Task requirements – From the listing below, pull out every line where the string "site" appears.

********************

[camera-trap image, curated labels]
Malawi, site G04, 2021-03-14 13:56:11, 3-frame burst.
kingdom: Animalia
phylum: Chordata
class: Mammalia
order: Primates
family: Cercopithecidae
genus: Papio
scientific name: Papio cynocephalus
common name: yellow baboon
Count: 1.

********************

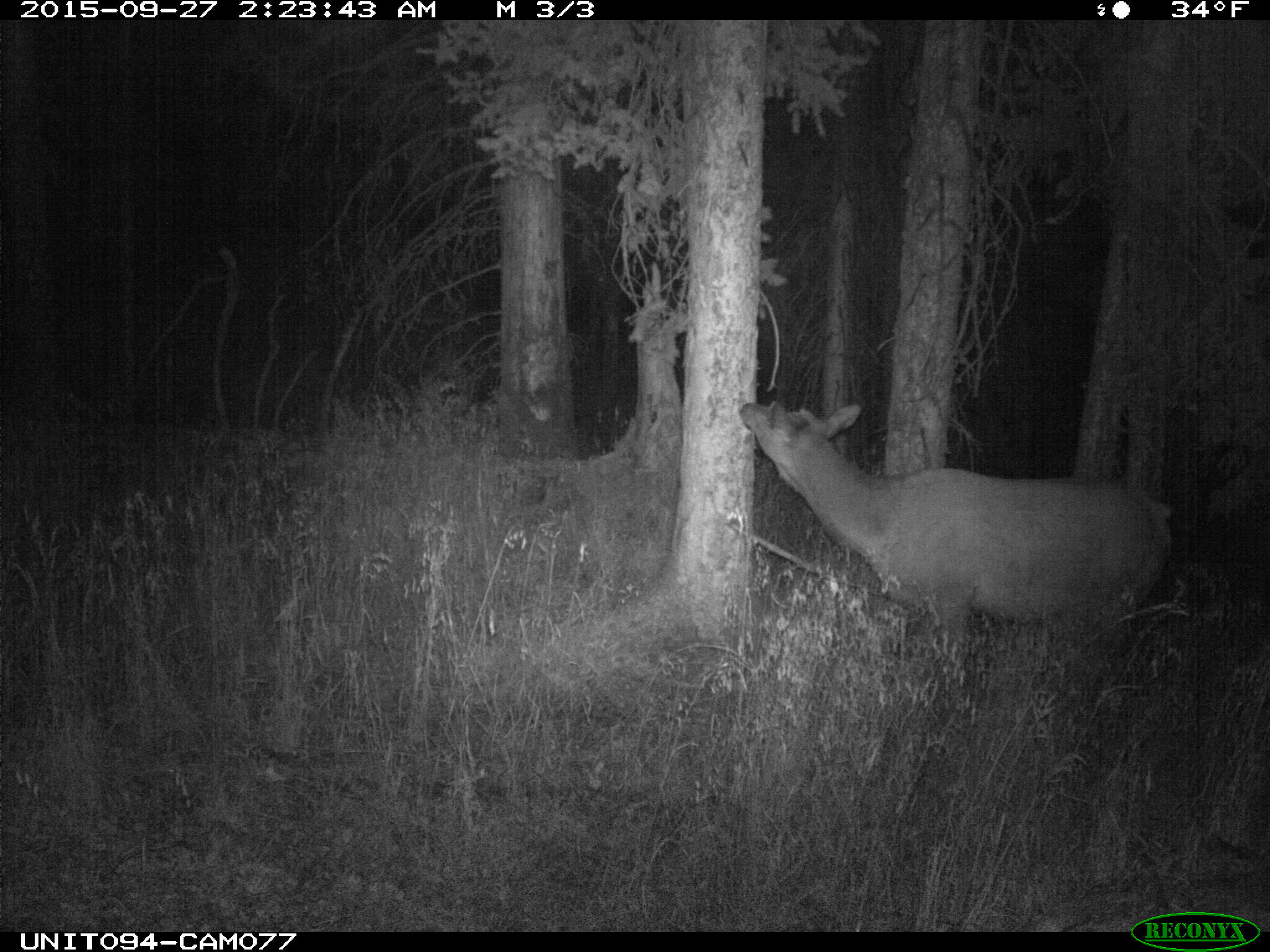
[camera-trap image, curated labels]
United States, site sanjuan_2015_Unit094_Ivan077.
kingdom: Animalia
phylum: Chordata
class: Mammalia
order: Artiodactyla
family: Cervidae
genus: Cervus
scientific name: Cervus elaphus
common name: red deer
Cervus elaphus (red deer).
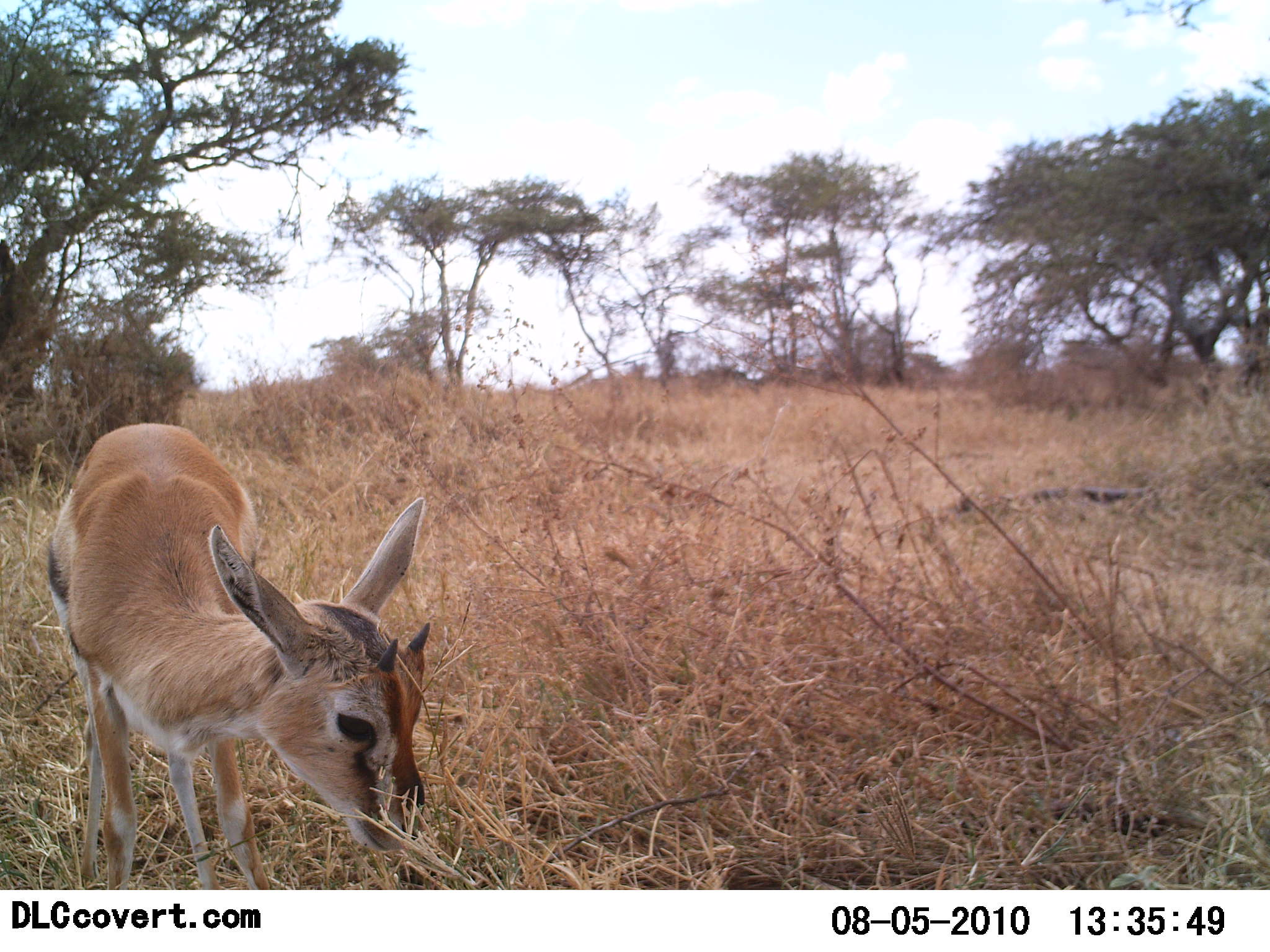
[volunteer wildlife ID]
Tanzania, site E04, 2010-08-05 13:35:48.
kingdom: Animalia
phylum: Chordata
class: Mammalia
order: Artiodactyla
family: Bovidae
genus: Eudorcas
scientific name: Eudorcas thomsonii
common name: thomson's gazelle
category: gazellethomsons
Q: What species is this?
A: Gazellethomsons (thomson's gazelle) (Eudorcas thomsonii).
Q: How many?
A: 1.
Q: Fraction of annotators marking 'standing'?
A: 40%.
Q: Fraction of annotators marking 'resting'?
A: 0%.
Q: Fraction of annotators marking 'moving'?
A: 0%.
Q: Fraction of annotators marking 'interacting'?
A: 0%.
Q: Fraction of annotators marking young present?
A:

********************

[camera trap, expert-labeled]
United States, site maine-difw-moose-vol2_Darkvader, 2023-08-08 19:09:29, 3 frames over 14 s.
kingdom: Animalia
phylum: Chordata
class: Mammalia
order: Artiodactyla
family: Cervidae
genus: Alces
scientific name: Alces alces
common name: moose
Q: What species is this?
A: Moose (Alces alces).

********************

Answer area –
Malawi, site G04, 2021-03-14 13:56:11, 3-frame burst.
United States, site sanjuan_2015_Unit094_Ivan077.
Tanzania, site E04, 2010-08-05 13:35:48.
United States, site maine-difw-moose-vol2_Darkvader, 2023-08-08 19:09:29, 3 frames over 14 s.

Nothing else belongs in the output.